Im in Pickens, any chance you could give someone that really knows nothing about machining some tips? Im headed to Greer tomorrow to meet up with my snap on rep. 

Thanks Vince


----------



## Kylisdad (Dec 21, 2012)

Vince,
Howdy neighbor! Truly is a small world. I would be happy to help any way I can. If your just learning, might I suggest a free reference resource? I was trained as a machinist in the Navy, more years ago than I care to mention..LOL, We had a training manual called the Machinery Repairman 3 and 2. It is an excellent source of information, and it approaches each subject assuming the reader has no experience in the shop environment. It covers everything pertaining to manual machining. From basic hand tools you probably already know, to how to cut a spur gear.. I recently found it online in a PDF format. I highly recommend it to anyone struggling to learn machining..I placed the address at the bottom...

Don't hesitate to ask questions, I will help any way I can. I have been Programming CNC machines since 2000, but am a Journeyman Mold Maker (plastic) by trade.. Manual machining was my life for many years, and I miss it...

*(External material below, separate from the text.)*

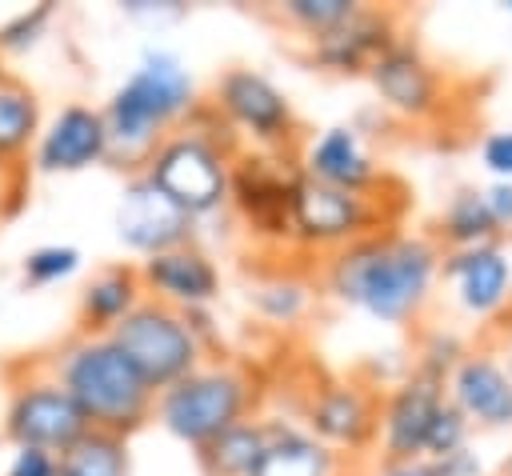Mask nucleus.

http://www.instructables.com/files/orig/FJR/1XC1/HK7EP282OTX/FJR1XC1HK7EP282OTX.pdf


----------



## Newmetalmark (Dec 21, 2012)

I have a Clausing 110 MK3a, clutch lever is on the left. (See my avatar)  Do you know which apron is on yours? More info here- http://www.lathes.co.uk/clausing/page6.html . I have a few manuals for the lathe.
I wouldn't have looked for this thread here, I usually talk about mine on the Clausing- Colchester forum  because mine dates to just before Atlas bought Clausing- I think.


----------



## rogerrabbit (Dec 21, 2012)

Got around to measuring it:
major diameter: 1.33 +/- .01 (variation as I measured several places)
width (depth?) of gear 0.650"
Number of teeth: 32

Here are a couple of close ups with my cell phone, hope this helps.

Roger


----------



## wa5cab (Dec 22, 2012)

I'll mention that while talking to someone at Clausing recently (about Atlas parts and manuals), I asked whether they still have any support for the vintage Clausing machines and was told Yes, about the same as for the vintage Atlas ones.  So if you need parts for a Clausing, before trying to make them from scratch, you might call and ask for price and availability.  I'm sure that the prices won't be Chinese Cheap (the Atlas prices mostly aren't), but some may be like me.  Plenty of other things to do that can't be bought.  And not enough hours left in which to do all of them.  Also, if Clausing no longer has stock of an Atlas part and doesn't intend to make any more, they are pretty good about sending PDF copies of the original drawings if they still have them.  I presume (forgot to specifically ask) that the same would be true of Clausing parts.  And I can also say that if they still have parts in stock, they will not send the drawings.  Which is understandable.

Robert D.


----------



## Vince_O (Dec 22, 2012)

Thank you so much for the reply! I sent you an email threw the site.


----------